As the case stands the evidence, as to the value of the tenancy to the defendants, as lessees under the plaintiffs, as to which there was no special agreement, is the only subject for consideration. The plaintiffs were permitted to show what these premises had rented for in years immediately preceding the period in question ; and also what other similar tenements rented for in the same neighborhood, at and about the same time. To this there could be no reasonable objection. Nothing is more common in ascertaining the value of one thing, than to compare it with others of known value, and of a similar description. Money itself is but a thing of known and fixed value ; and we are continually comparing all other things with it by way of fixing their value. If two dwellinghouses are nearly contiguous, and one of them has a fixed and known value, and the other has not, but its value is to be ascertained, resort may be had to a comparison of the one with the other for the purpose. Our constant course of reasoning is from things known to things unknown; and our deductions depend upon it. Our conclusions from circumstantial evidence are of this nature; and the evidence here relied upon to prove the value of a tenancy is of this class.

The leases of the store in question in former years, to which one of the defendants was a party, were properly admissible. These show what he had admitted the value of the tenancy to be in years immediately previous. If rents had fallen it would have been competent for the defendants to have shown it, by way of lessening the effect in a greater or less degree, arising from such admission.

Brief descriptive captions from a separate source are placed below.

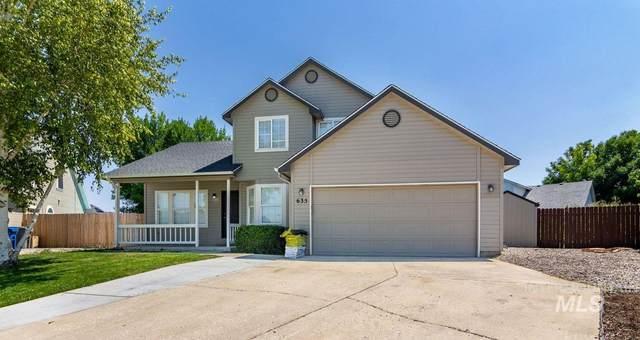 635 Redwood Ln., Nampa, ID 83651 (MLS #98775923) :: Idaho Real Estate Pros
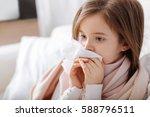 pleasant ill little girk using... | Shutterstock . vector #588796511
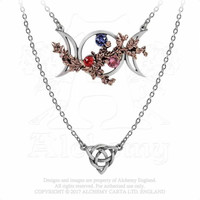 Alchemy Gothic Wiccan Goddess Of Love Moon Pendant Necklace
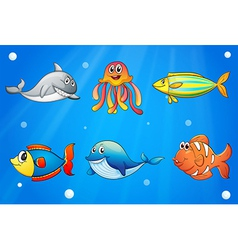 Six smiling sea creatures under the deep sea vector image vector image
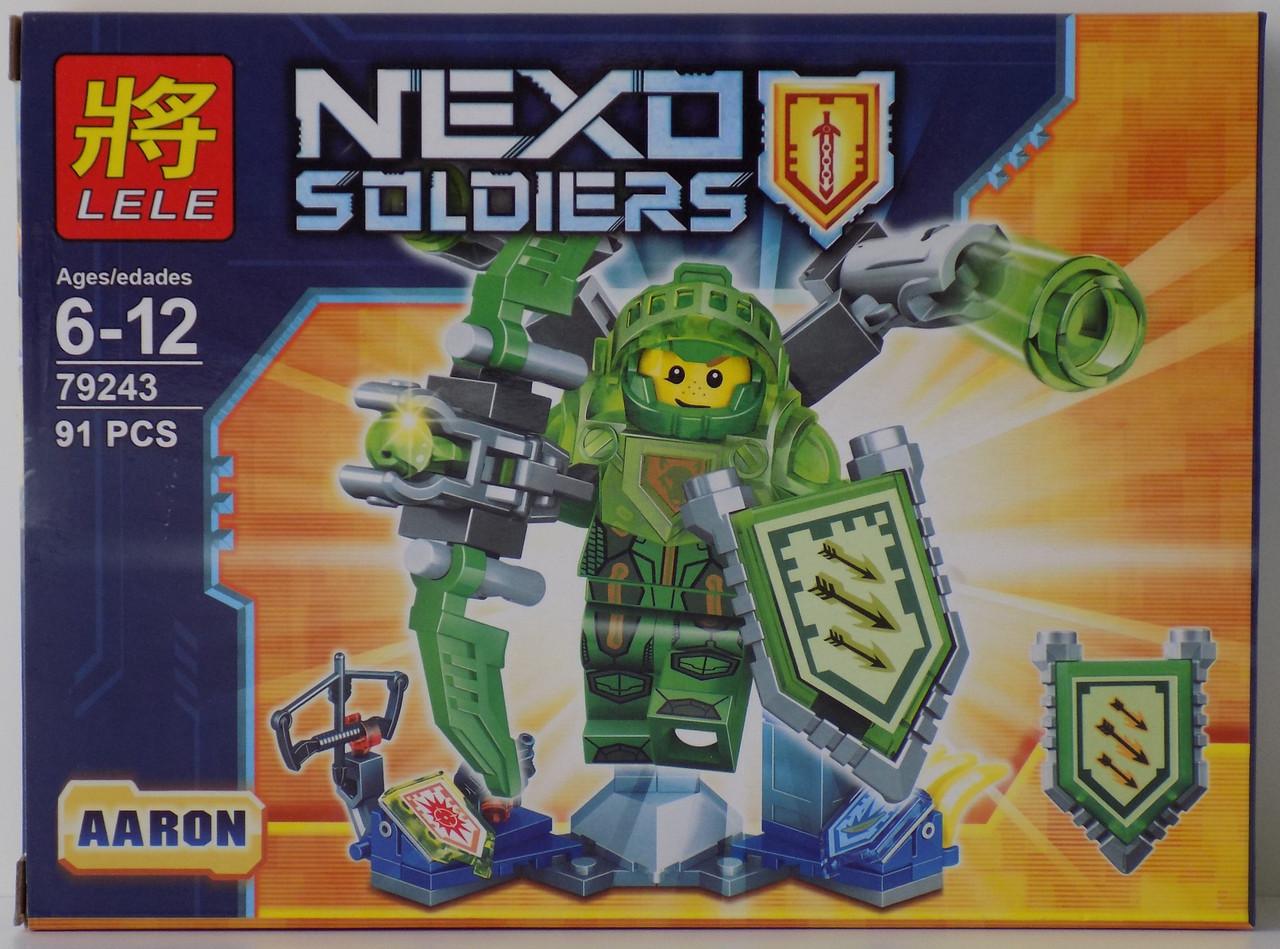 Nexo Knights Aaron lele конструктор 792435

As to the message sent by Noy, and by him communicated to the defendants, we see no objection to its being proved, together with the reply, if any, that was made to it. It is every *533day’s practice to give in evidence messages and replies between parties. This was nothing more than information to the defendants, that if they still continued to hold the tenement a certain rent would he expected for the quarter. The defendants might have replied, that it was not worth so much. In such case the evidence might have been of very little, or indeed, of no value to the plaintiffs. If they made no reply it might be inferred that they assented to the correctness of the claim; and in that view of it some weight might be properly attached to it. As to the instruction of the Judge to the jury, we see no reason to question its correctness.

Exceptions overruled.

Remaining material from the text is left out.